We all know the feeling, we’re losing sleep, we’re avoiding the person at work, we’re angry, frustrated and tearing our hair out. We have an employee who is not performing, not showing up how we want them to at work or behaving in a negative way, a way that isn’t sitting right with you.
We can’t always quite put our finger on the exact issue, it’s just not quite right, but it’s wrong enough to be consuming our time and attention. Or maybe it is more obvious, but we feel like we’re going over the top if we bring it up – we don’t want them to feel like we are micromanaging them or pulling them up for something that feels petty and insignificant (yet the fact that it’s consuming our time and attention does in fact mean that at some level it is significant to us).
So, we tolerate it, whether it’s behaviour, attendance, performance or something else, we tolerate it. We think maybe it’s not that much of a big deal, or maybe it’ll be short term, or surely they will realise soon and fix it!
Here’s the thing – your employees won’t suddenly realise there is a problem when you are sitting idly by tolerating whatever is going on. Your tolerance of it in itself gives them permission to continue. It demonstrates to them that in fact what they are doing is acceptable, so why would they change? What’s in it for them not to continue?
Over time we see these boundary lines blur. Imagine a piece of paper with a circle drawn in the middle of it. The circle is the boundary. Initially the employee colours a little outside the boundary, and you tolerate it, - it’s just a single stroke. But because you tolerated that, they continue, they keep blurring the boundary until the boundary no longer appears to exist.
It’s at this point that most employers, leaders and managers snap. They finally have the conversation, and often it’s fuelled with emotion because of the pent-up frustration and disappointment that’s been building whilst they have been watching and tolerating. In fact by this time many of us forget what the original issue was, an we react to a multitude of issues that have presented as this has continued over time.
At this stage the employee is shocked – they see a total over reaction. Why? Simple – all they see is that we are reacting to the last small change that’s happened, they see us reacting to the last push of the envelope. In fact, the case is that we are reacting to the entire compound multitude of issues that has come together since we first tolerated the performance or behaviour issue. We are reacting to the sum of it all, but they don’t know that, they just see us reacting to the last tiny incremental change and perhaps naturally and reasonably think that we’re totally out of line, unreasonable and even crazy.

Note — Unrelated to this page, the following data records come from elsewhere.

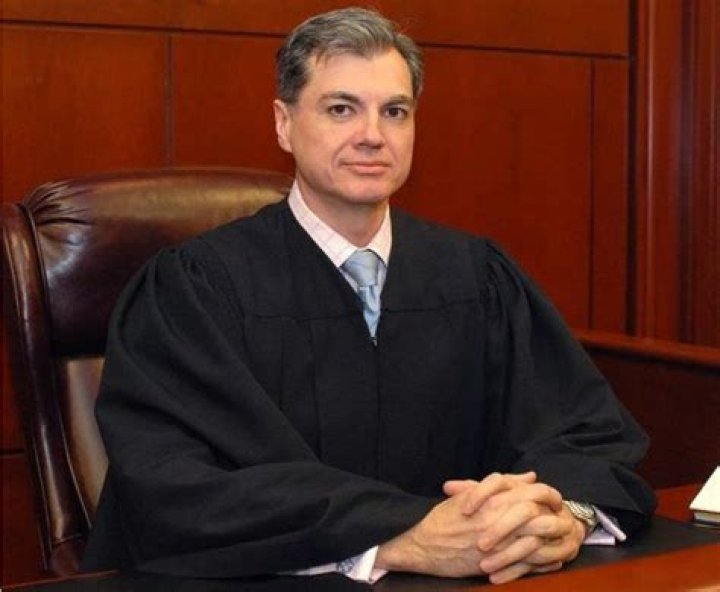 
Who is Juan Merchan? Appointment and all about the Supreme Court judge presiding over Donald Trump’s criminal case 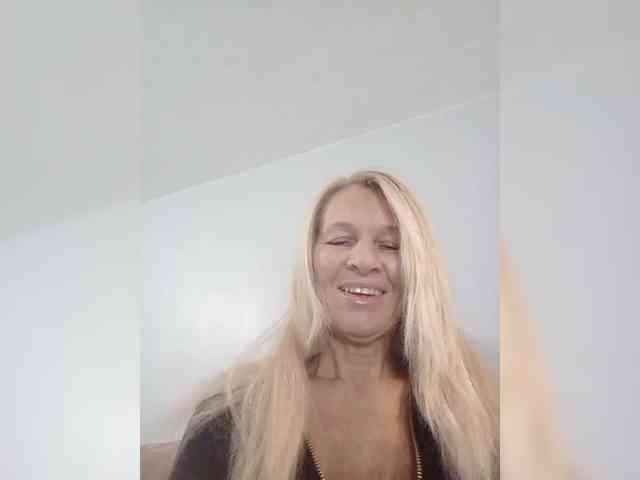 Victoria-sexi webcam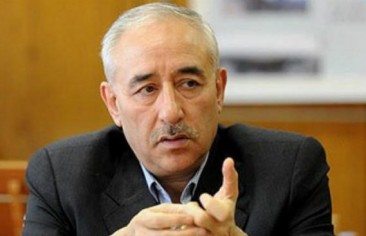 تزايد احتمالية رفض أهلية حسن روحاني.. والاستخبارات تراقب 180 ألف قناة على تليغرام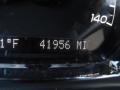 Performance Red Metallic - G6 Sedan Photo No. 18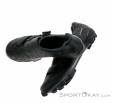 Shimano SH RX800 Mens Gravel Shoes, , Black, , Male, 0178-10513, 5637771649, , N4-09.jpg
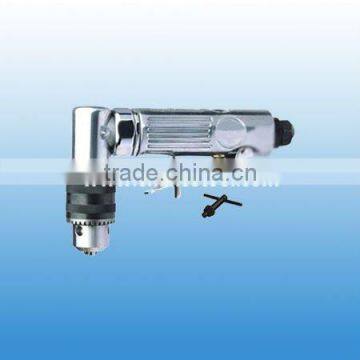 3/8inch Angle Air Drill ATD008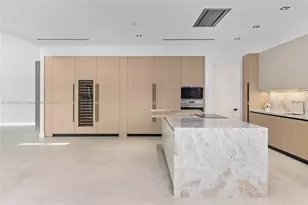 17301 SW 52nd Ct, Southwest Ranches, FL 33331 - Photo 17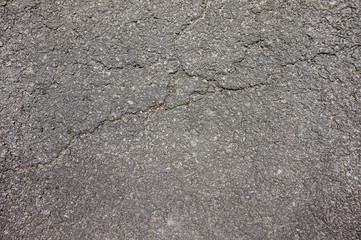 Asphalt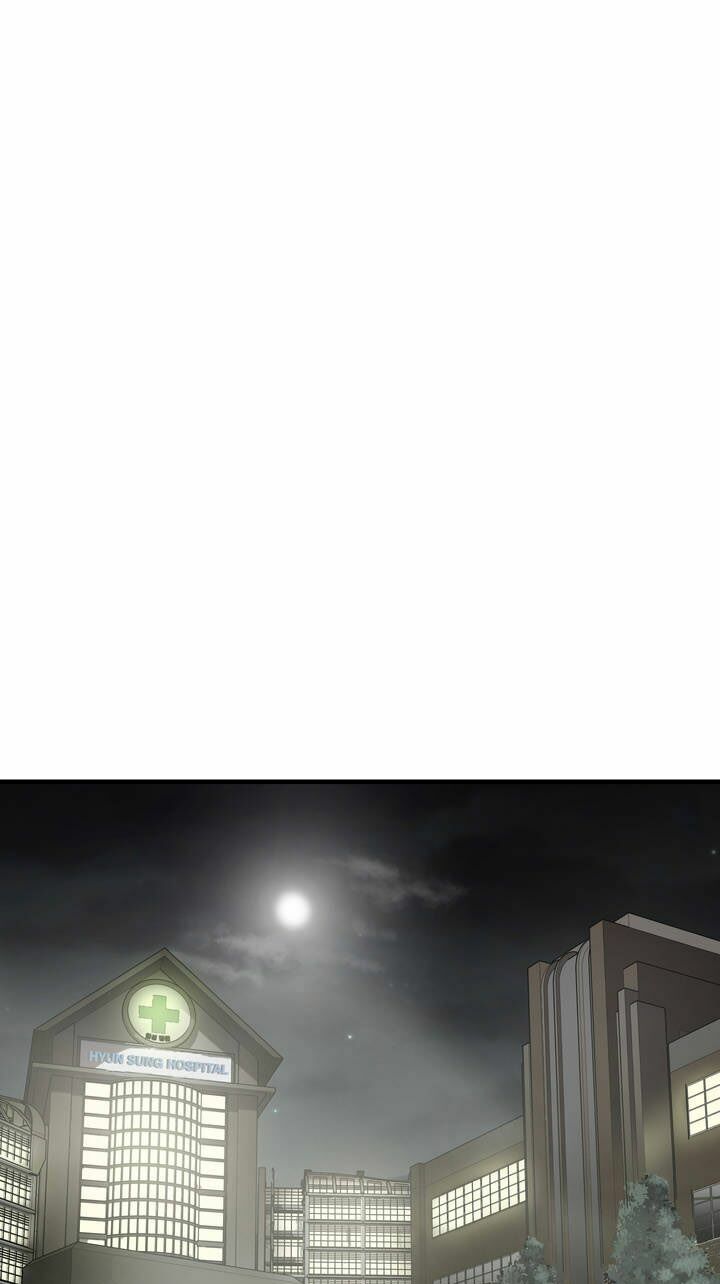 Kẻ Bị Ruồng Bỏ: Chapter 44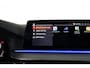BMW 5-Serie Touring 520i / LED / Leder / CarPlay / Trekhaak / Cam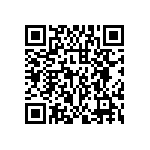 HDWM-12-53-G-S-280-SM QRCode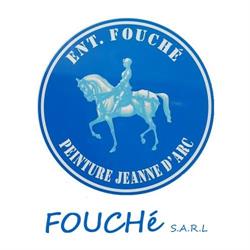 FOUCHé SARL, Le Petit-Quevilly - Horaires d'ouverture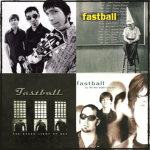 Fastball
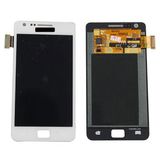 Replacement LCD Screen for Samsung Galaxy S2 (JV-J05)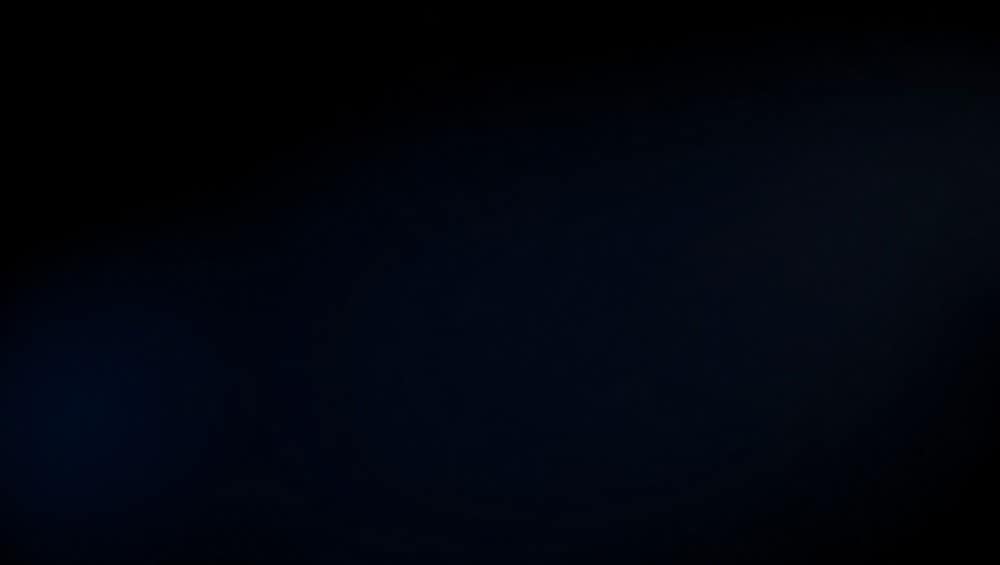 High-Quality Dark blue gradient background with subtle texture free download
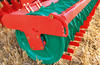 Actipack Roller, 560mm diameter Actipack Roller, 560mm diameter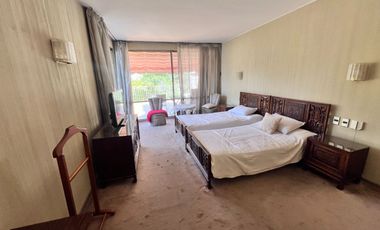 REBAJADA!!! Casa A Pasos Del Metro, Alternativa Comercial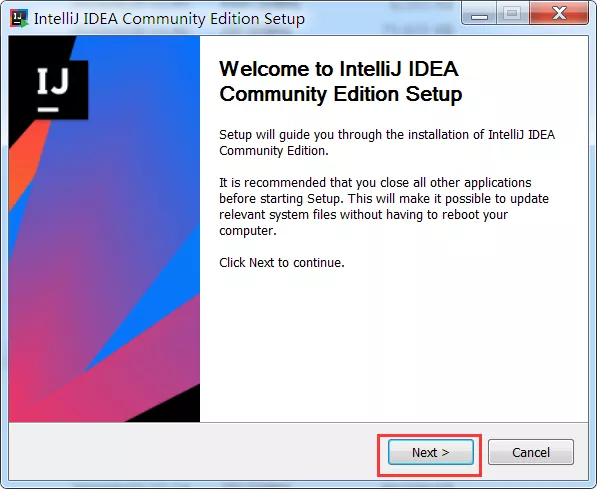 聚焦idea，从安装到使用，一篇文章全搞定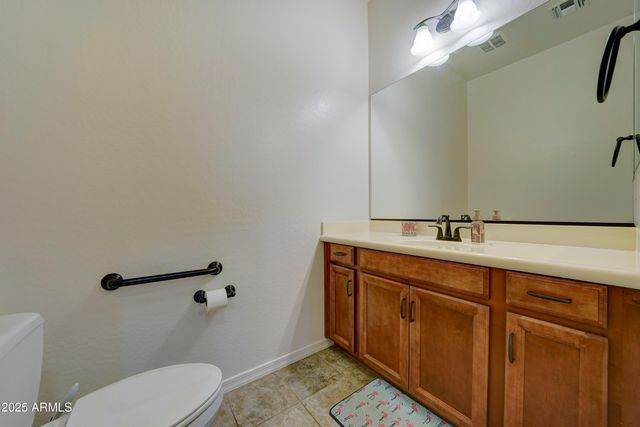 20552 W Carlton Manor, Buckeye, AZ 85396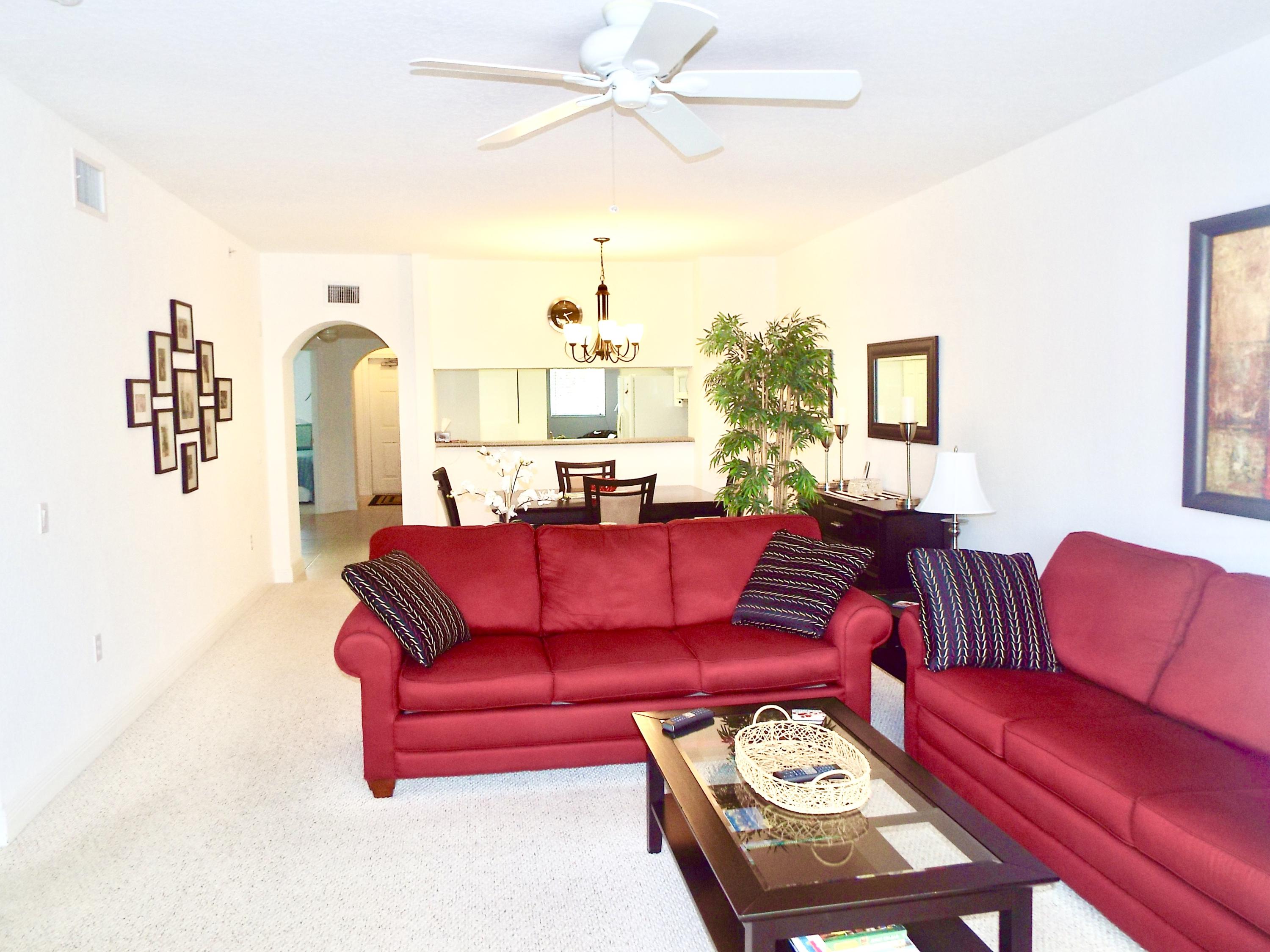 LUCERNE POINTE 12 properties for sale, Lake Worth,33467 FL. Boca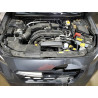 2023 SUBARU CROSSTREK JF2GTAPC6P8325714 54442925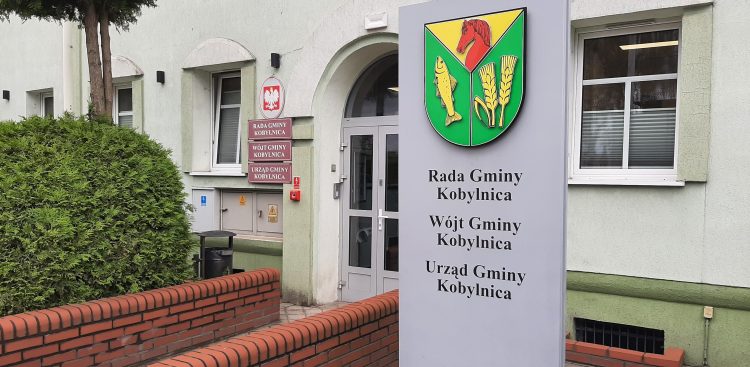 (Fot. Radio Gdańsk/Przemysław Woś)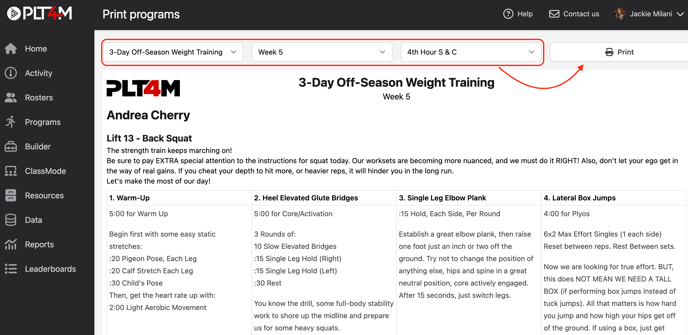 Screenshot 2025-03-27 at 11.35.37 AM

As leaders it’s our job to set the boundaries, and boundaries are important. But the more important part of our job is to protect the boundaries. Generally, in my experience I see leaders, owners and managers who do ok at setting the boundaries, but upholding them, protecting them – that’s where we tend to fall short.
Setting and upholding boundaries is the key to building high performing teams.
These conversations are not the easy ones to have, and they require a sense of trust, open communication and forethought, but they are some of the most important conversations you need to be having. One of the fundamental things our team wants to know from us is what we expect from them – they aren’t mind readers (despite how great that would be). So if we aren’t communicating boundaries and expectations, we are doing our team a disservice, and when we don’t uphold those boundaries we are only undermining the hard work we have done in setting them.
To that end, even though it may not be the most fun or comfortable part of the work you do with your team, I encourage you to have conversations early. Demonstrate how this impacts the broader team, and the overall operations of the organisation, and like always seek to understand – when we get curious and understand our people and their perspectives, we build a trusting team and that makes upholding these boundaries an easier job.